ANALYSIS OF THE COMPLEX PERMEABILITY OF NiCuZn FERRITES UP TO 1 GHz WITH REGARD TO Cu CONTENT AND SINTERING TEMPERATURE

The frequency dependence of the permeability of Ni0.60-xCuxZn0.40Fe1.98O4 ferrites (x = 0, 0.10, 0.20, 0.30) with regard to the Cu concentration and heat treatment was investigated. Single-phase magnetic ceramics were prepared and characterised in terms of their reversible complex permeability in the 100 kHz to 1 GHz frequency range. The complex permeability spectra were analysed into three elementary magnetisation processes with changing weight factors as the Cu content or sintering temperature, T(SINT), increased. In addition to the spin rotation relaxation at 150-400 MHz, the contribution from reversible domain wall bowing rising at 20-80 MHz was identified. For higher Cu contents or T(SINT), the latter mechanism was suppressed to the benefit of reversible wall displacement in the range below 1 MHz. For domain wall motion, system dynamics theory and least-squares curve fitting of complex permeability spectra were used to distinguish between the high-frequency underdamped resonance (domain wall bowing) and the lower frequency overdamped relaxation dispersions (domain wall displacement). This distinction originated in the microstructural variance between the pinned low-energy domain walls in individual small grains and the cooperative rigid high-energy walls in large grains, respectively.

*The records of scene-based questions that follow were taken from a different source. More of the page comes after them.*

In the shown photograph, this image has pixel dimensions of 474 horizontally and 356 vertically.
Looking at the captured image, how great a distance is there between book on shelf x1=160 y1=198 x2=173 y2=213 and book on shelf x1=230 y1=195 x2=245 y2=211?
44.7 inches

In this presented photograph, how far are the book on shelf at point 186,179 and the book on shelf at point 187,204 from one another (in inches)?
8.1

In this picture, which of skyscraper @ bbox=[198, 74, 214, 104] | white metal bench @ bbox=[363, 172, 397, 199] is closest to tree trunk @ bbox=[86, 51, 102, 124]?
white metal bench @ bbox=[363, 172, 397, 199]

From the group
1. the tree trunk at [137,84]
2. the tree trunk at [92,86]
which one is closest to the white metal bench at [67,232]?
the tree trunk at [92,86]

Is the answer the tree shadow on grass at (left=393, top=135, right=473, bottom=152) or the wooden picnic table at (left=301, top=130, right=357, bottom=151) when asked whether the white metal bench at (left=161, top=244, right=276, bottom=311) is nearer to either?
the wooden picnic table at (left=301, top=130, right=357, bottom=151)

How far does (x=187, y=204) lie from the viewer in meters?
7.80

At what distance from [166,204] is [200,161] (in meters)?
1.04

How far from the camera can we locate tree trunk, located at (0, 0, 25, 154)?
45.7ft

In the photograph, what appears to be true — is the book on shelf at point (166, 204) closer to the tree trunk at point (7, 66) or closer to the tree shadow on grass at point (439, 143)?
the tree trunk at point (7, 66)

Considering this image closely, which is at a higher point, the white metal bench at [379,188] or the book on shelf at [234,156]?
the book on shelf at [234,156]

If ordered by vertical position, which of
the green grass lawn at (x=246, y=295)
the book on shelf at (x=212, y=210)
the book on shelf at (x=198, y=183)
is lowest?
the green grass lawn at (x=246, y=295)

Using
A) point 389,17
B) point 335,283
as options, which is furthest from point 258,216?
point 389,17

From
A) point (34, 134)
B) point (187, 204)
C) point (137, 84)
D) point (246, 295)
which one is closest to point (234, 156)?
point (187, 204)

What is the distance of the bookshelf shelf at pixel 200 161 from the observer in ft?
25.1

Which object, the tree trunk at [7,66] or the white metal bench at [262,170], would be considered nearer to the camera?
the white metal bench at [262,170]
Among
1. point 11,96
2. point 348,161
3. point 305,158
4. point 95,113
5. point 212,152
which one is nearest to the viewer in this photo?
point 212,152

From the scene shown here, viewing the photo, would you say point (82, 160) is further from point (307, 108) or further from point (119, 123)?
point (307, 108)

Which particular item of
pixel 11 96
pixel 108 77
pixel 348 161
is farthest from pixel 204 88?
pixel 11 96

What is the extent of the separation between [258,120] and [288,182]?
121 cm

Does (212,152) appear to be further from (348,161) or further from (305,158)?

The relevant transition in the morphology of NiCuZn ferrites, induced by Cu substitution or by high T(SINT), was identified using SEM and experimental results of dilatometry and density measurements. The densification process was reflected in the increased initial permeability. Moreover, on the basis of the recorded B-H loops, a maximum induction B(max) was derived which followed the density variation of the sintered specimens, contrary to the coercive field HC which was significantly decreased when the magnetic domain walls appeared.